The cytotrophoblast layer of the original trophoblast continues to exist as a lining layer of simple cuboidal epithelial cells. Note that at the embryonic pole (adjacent to the developing embryo) that this layer is a little thicker. It will eventually give rise to columns of cells that will contribute to the primary villi of the placenta.
The syncytiotrophoblast continues to erode more deeply into the endometrium. As it does so, it erodes the walls of blood vessels in the uterine wall (maternal sinusoids) and blood from these sinusoids begins to percolate throughout the lacunae within the syncytiotrophoblast. This is the beginning of the uteroplacental circulation that is necessary to permit exchange of nutrients and waste materials between the maternal and fetal circulations.
By day 12, the cells of the embryoblast have differentiated into two layers. The dorsal or topmost layer is termed the epiblast. It consists of a single layer of columnar cells.
By day 12, the cells of the embryoblast have differentiated into two layers. The ventral of lowermost layer is called the hypoblast. It consists of a single layer of cuboidal shaped cells. Cells that are derived from this layer surround and line a cavity known as the primitive yolk sac.

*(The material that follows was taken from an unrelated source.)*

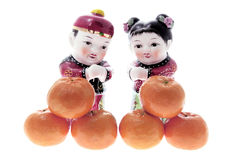 Chinesische Abbildungen und Mandarinen Stockbild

A cleft appears in the cells above the epiblast. This is the beginning of the development of the amnion and the cavity which it surrounds, the amniotic cavity.
The primitive yolk sac is lined by cells derived from the hypoblast layer. These cells constitute what is known as the exocoelomic membrane or Heuser's Membrane.
A loose collection of cells develops between the cytotrophoblast and the outer surface of the primitive yolk sac. This tissue is called extraembryonic mesoderm because it is outside of the developing embryo and is a layer that is in the "middle" of or between two other layers (cytotrophoblast and primitive yolk sac)("meso" means middle). Eventually, clefts will develop within this mesoderm leaving just two layers of the mesodermal cells. One of these layers will adhere itself to the cytotrophoblast layer and will become known as the somatopleuric layer of extraembryonic mesoderm. The other layer will attach itself to the outer surface of the primitive yolk sac and will become known as the splanchnopleuric layer of extraembryonic mesoderm. The space between these layers is called the extraembryonic coelom. Coelom is the generic name given to any cavity that is lined by mesoderm. Since this particular mesoderm lined cavity is located outside of the embryo proper, it is called "extraembryonic"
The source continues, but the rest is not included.